• _DIRECTION_:
Show each line of the data below that contains the string "shrub", copying every such line in full. Case counts when matching.

....................

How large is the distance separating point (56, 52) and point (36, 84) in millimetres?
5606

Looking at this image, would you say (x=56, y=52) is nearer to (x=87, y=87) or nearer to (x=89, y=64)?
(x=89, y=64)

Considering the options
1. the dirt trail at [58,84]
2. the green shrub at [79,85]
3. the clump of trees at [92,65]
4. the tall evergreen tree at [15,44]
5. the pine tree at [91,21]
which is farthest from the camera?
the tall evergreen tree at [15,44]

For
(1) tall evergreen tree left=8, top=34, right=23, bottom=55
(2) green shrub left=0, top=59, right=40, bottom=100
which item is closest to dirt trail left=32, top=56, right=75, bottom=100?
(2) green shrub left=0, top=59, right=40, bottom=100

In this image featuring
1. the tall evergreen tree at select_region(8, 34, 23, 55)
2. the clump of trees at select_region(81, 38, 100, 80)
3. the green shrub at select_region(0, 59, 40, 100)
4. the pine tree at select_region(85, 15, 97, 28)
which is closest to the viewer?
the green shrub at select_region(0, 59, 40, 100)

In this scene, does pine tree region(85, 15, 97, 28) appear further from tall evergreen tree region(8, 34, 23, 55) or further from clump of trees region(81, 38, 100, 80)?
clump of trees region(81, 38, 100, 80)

....................

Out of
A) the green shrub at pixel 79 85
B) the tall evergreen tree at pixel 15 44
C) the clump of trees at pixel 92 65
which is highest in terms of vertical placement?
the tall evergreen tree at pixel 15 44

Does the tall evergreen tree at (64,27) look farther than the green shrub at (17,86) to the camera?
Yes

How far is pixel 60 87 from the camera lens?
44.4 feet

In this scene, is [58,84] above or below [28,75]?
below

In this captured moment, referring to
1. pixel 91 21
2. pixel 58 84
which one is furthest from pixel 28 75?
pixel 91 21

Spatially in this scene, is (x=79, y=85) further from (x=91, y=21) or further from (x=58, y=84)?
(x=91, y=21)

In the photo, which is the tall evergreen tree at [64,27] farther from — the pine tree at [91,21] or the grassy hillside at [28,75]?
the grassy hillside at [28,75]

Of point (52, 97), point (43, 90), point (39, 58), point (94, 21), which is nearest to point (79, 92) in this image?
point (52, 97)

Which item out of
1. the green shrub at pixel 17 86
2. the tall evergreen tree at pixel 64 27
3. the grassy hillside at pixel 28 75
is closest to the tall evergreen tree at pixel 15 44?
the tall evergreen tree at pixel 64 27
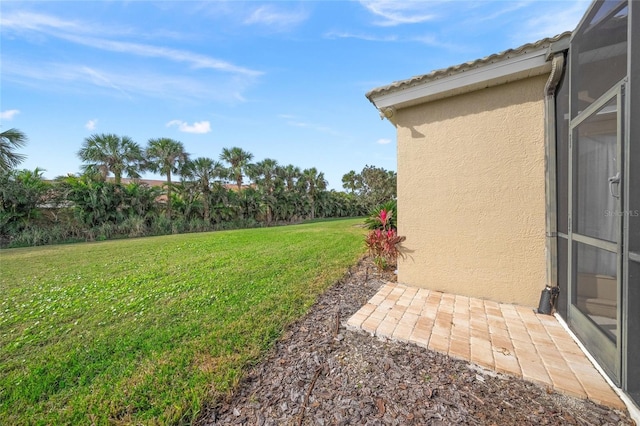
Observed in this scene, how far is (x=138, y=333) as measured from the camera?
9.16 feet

....................

• _PROBLEM SOLUTION_:
2. the green shrub at [79,85]
(2) green shrub left=0, top=59, right=40, bottom=100
(2) green shrub left=0, top=59, right=40, bottom=100
3. the green shrub at select_region(0, 59, 40, 100)
the green shrub at select_region(0, 59, 40, 100)
A) the green shrub at pixel 79 85
Does the tall evergreen tree at (64,27) look farther than the green shrub at (17,86) to the camera?
1. the green shrub at pixel 17 86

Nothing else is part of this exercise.